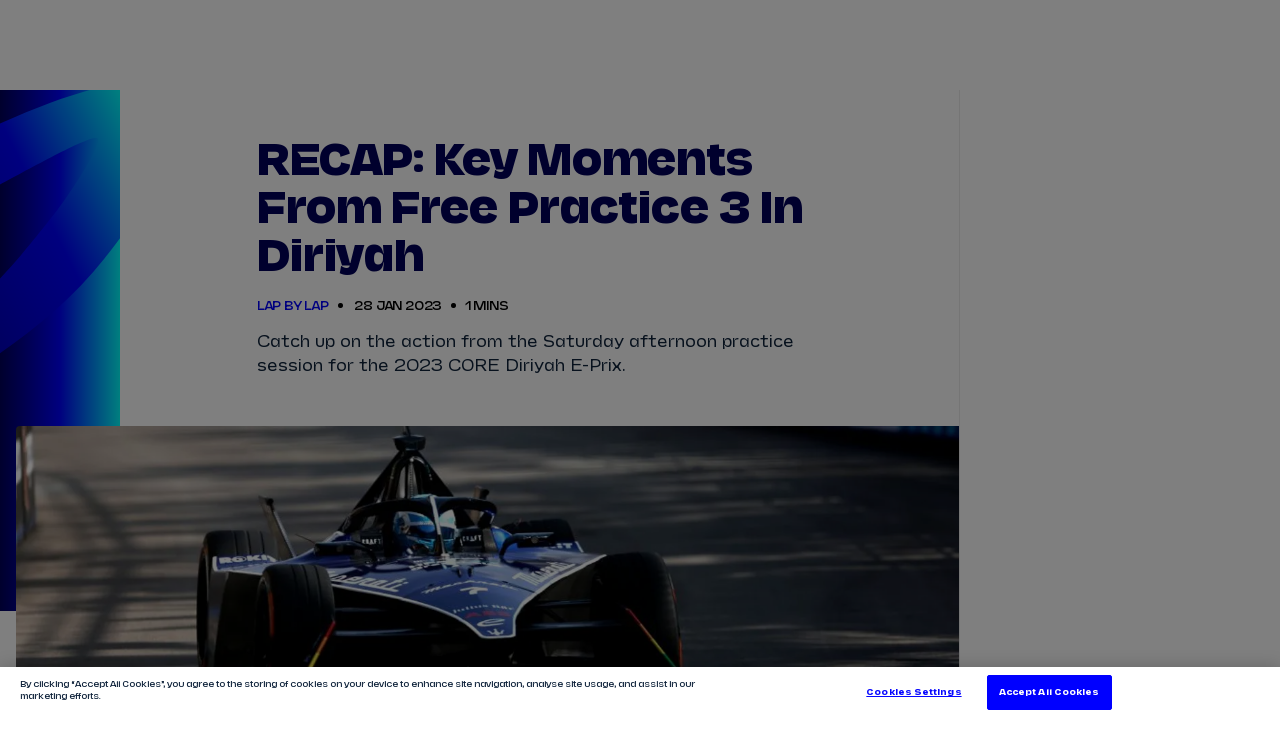

--- FILE ---
content_type: text/javascript
request_url: https://fiaformulae.com/resources/v4.35.17/scripts/reg-slide-out.js
body_size: 415
content:
import{R as e}from"./reg-wall-slide-out.js";import{i}from"./bundle-es.min.js";import"./aria.js";class s{constructor(e){this.container=e,this.regWallSlideoutTriggers=document.querySelectorAll(".js-registered-content"),this.init()}init=()=>{i()?this.container.classList.contains("video-player-registered")&&this.removeVideoPlayerWall(this.container):this.setListeners()};setListeners=()=>{this.regWallSlideoutTriggers.forEach(i=>{i.addEventListener("click",()=>{e()})})};removeVideoPlayerWall=e=>{e.classList.add("video-player-registered--logged-in")}}export{s as default};


--- FILE ---
content_type: text/javascript
request_url: https://fiaformulae.com/resources/v4.35.17/scripts/auth.js
body_size: 1198
content:
import{a as t}from"./auth0-spa-js.cjs.js";import{e,g as s,A as i,s as o,c as n,i as a,C as r}from"./bundle-es.min.js";import{t as c}from"./i18n.js";import{j as l}from"./index.js";import"./_commonjsHelpers.js";const d=e.auth0,h=`${window.location.origin}/${i.CALLBACK_PATH}`,u=".js-login-button",m=".js-login-web",g=".js-my-account",w=".js-register-button",y=".js-logged-in",E=".js-logged-out";class f{constructor(t){this.container=t,this.loginButtons=document.querySelectorAll(u),this.loginButtonsWeb=document.querySelectorAll(m),this.registerButtons=document.querySelectorAll(w),this.myAccountButtons=document.querySelectorAll(g),this.redirectUrl=""}init=async()=>{this.auth0Client=await t.createAuth0Client({domain:d.domain,clientId:d.clientId,authorizationParams:{redirect_uri:h}}),this.setListeners(),await this.checkAndRefreshTokens(),await this.updateUi()};checkAndRefreshTokens=async()=>{if(!await this.auth0Client.isAuthenticated())return;const{idToken:t}=await this.getValidTokens(),e=l(t);this.userProfile=e,this.addToDataLayer(e),this.checkUrlParams()};getValidTokens=async()=>{let{idToken:t}=this.loadTokens();return this.isTokenExpired(t)&&({idToken:t}=await this.refreshTokens()),({idToken:t}=await this.refreshTokens()),{idToken:t}};loadTokens=()=>({idToken:s(i.ID_TOKEN)});isTokenExpired=t=>{if(!t)return!0;const e=1e3*JSON.parse(atob(t.split(".")[1])).exp;return Date.now()>e};saveTokens=t=>{const e=t.__raw,s=new Date(1e3*t.exp);o(i.ID_TOKEN,e,s)};refreshTokens=async()=>{n(i.ID_TOKEN);try{const t=await this.auth0Client.getIdTokenClaims();return this.saveTokens(t),{idToken:t.__raw}}catch(t){console.error("Failed to refresh tokens:",t),await this.auth0Client.loginWithRedirect({redirect_uri:window.location.origin})}};checkUrlParams=async()=>{const t=window.location.search;t.includes("code=")&&t.includes("state=")&&(await null.handleRedirectCallback(),window.history.replaceState({},document.title,"/"))};setListeners=()=>{this.loginButtons&&this.loginButtons.forEach(t=>t.addEventListener("click",async()=>{this.login()})),this.registerButtons&&this.registerButtons.forEach(t=>t.addEventListener("click",()=>{this.register()})),this.loginButtonsWeb&&this.loginButtonsWeb.forEach(t=>t.addEventListener("click",()=>{this.setRedirectInStorage(encodeURIComponent(window.location.href))})),this.myAccountButtons&&this.myAccountButtons.forEach(t=>{t.addEventListener("click",t=>{window.location.href=`${c.language.toLowerCase()}/my-account`})})};addToDataLayer=t=>{if(t){const e=t?.email?t?.email:t?.sid;let s=!1;window.dataLayer.forEach(t=>{"logged-in-user-email"===t?.event&&(s=!0)}),s||(window.dataLayer=window.dataLayer||[],window.dataLayer.push({event:"logged-in-user-email","user-email":e}))}};updateUi=async()=>{if(a()){this.loginButtons.forEach(t=>t.classList.add(r.U_HIDE)),this.myAccountButtons&&this.myAccountButtons.forEach(t=>t.classList.remove(r.U_HIDE)),this.registerButtons.forEach(t=>t.classList.add(r.U_HIDE));document.querySelectorAll(y).forEach(t=>{t.classList.remove(r.U_HIDE)})}else{this.loginButtons.forEach(t=>t.classList.remove(r.U_HIDE)),this.myAccountButtons&&this.myAccountButtons.forEach(t=>t.classList.add(r.U_HIDE)),this.registerButtons.forEach(t=>t.classList.remove(r.U_HIDE));document.querySelectorAll(E).forEach(t=>{t.classList.remove(r.U_HIDE)})}};login=async()=>{await this.auth0Client.loginWithRedirect()};register=async()=>{const t=document.querySelector("[lang]").attributes.lang.value;o("site-lang",t),await this.auth0Client.loginWithRedirect({authorizationParams:{screen_hint:"signup",appState:{target:h},redirect_uri:h}})};setRedirectInStorage=t=>{o(i.REDIRECT_URL,t)}}new f(document.body).init();export{f as default};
------
- **Work item**
Scan the listing for "scripts" and copy out each line that has it.

- **Written reply**
request_url: https://fiaformulae.com/resources/v4.35.17/scripts/reg-slide-out.js
request_url: https://fiaformulae.com/resources/v4.35.17/scripts/auth.js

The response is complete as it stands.